Na3V2(PO4)3 (NVP) is
one of the most widely studied structures as a cathode of sodium-ion
batteries, although the relatively high cost of vanadium and low voltage
need to be further improved compared with the counterpart of cathode
materials of lithium-ion batteries. Herein, vanadium (V) of NVP was
partially substituted by Al to exploit the sodium storage capability
using the valence change of V4+/V5+ in higher
voltage, without loss in the capacity. Since Al is lighter and less
expensive, the theoretical capacity will be slightly increased and
the energy density will be enhanced with the increased voltage. A
family of carbon-coated Na3AlxV2–x(PO4)3 (NAVP@C, x = 0, 1/3, 1/2, 2/3, 3/4, 1) composites
were prepared to comprehensively investigate the effect of Al content
on extraction/intercalation of Na+ in NAVP@C. In every
NAVP that contains Al, a charge/discharge voltage plateau at 3.9–4.1
V along with the common one at 3.4 V was observed, indicating that
the redox of a higher valence than V4+ was made use of.

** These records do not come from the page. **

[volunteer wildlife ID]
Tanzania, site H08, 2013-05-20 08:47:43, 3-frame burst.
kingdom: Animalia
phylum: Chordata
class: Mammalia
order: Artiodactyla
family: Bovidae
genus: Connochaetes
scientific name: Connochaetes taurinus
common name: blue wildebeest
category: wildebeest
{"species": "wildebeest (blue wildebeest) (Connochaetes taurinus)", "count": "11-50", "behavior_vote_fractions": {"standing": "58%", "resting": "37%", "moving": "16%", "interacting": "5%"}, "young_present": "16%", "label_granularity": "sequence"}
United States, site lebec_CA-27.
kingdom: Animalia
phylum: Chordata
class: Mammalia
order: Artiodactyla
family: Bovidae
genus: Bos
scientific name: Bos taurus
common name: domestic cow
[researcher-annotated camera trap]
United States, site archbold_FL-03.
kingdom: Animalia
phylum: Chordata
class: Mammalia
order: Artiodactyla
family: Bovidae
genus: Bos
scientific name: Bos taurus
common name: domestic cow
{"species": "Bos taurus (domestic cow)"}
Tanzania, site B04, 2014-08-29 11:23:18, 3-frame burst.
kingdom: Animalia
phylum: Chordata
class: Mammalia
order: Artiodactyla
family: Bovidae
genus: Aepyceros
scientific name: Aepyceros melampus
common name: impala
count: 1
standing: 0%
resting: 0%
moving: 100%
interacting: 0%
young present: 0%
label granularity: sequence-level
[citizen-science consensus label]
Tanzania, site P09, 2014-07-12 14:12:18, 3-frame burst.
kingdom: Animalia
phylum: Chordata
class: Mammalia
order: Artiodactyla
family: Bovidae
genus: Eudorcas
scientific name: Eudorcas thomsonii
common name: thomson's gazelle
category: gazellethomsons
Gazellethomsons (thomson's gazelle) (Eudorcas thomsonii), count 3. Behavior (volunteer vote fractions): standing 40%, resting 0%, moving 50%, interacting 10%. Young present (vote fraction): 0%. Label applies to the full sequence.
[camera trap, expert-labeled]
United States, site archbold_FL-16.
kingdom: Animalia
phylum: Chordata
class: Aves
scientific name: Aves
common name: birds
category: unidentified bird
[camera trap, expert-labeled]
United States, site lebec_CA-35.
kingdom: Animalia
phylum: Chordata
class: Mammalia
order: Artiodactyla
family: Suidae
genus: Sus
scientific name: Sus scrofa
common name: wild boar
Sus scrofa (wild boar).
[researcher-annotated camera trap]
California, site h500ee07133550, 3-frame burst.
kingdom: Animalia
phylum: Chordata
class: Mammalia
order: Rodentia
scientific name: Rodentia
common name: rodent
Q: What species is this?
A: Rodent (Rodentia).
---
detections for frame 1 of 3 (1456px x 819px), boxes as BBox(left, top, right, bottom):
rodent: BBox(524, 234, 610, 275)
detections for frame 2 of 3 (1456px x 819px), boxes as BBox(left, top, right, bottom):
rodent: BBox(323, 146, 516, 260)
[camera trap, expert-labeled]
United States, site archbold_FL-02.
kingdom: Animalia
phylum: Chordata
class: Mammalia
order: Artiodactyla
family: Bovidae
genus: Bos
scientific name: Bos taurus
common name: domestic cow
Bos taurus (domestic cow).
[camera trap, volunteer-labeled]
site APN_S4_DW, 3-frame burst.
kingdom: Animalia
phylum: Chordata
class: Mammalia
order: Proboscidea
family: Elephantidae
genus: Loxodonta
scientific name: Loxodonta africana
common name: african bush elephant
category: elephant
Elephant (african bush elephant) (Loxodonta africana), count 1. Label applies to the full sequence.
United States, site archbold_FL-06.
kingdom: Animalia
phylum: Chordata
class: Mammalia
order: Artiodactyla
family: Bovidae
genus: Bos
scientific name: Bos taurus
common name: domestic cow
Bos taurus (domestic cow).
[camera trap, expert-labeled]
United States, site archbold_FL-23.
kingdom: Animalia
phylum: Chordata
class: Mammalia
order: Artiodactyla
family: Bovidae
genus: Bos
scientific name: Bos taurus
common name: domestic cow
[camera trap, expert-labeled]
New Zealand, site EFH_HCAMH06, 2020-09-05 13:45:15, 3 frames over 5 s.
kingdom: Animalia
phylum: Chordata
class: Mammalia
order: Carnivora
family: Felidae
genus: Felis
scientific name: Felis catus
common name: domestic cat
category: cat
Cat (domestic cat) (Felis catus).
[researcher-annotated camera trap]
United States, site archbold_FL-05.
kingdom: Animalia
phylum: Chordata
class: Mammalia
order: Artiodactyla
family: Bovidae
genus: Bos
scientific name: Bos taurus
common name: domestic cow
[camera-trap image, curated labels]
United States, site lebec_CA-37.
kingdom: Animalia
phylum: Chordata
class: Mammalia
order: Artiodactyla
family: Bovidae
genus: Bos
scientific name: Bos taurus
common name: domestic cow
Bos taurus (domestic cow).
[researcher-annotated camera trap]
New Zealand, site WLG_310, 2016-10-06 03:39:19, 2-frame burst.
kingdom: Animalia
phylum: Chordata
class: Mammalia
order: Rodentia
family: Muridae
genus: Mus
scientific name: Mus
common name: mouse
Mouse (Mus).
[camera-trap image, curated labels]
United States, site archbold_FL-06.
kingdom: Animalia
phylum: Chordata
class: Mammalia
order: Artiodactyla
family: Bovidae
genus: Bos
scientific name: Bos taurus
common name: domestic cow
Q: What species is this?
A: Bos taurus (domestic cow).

However, the NAVP could not fully extract/intercalate two Na+ ions with the introduction of Al, owing to the shrinking crystal
size with the Al substitution. Among all these members, Na3AlxV2–x(PO4)3 (x = 1/3) exhibited
the largest reversible charge/discharge capacity around 113.82 mAh
g–1, corresponding to an energy density of 405.99
Wh kg–1, calculated only from the cathode. All family
members of NAVP exhibit noteworthy cycling stability and C-rate performance.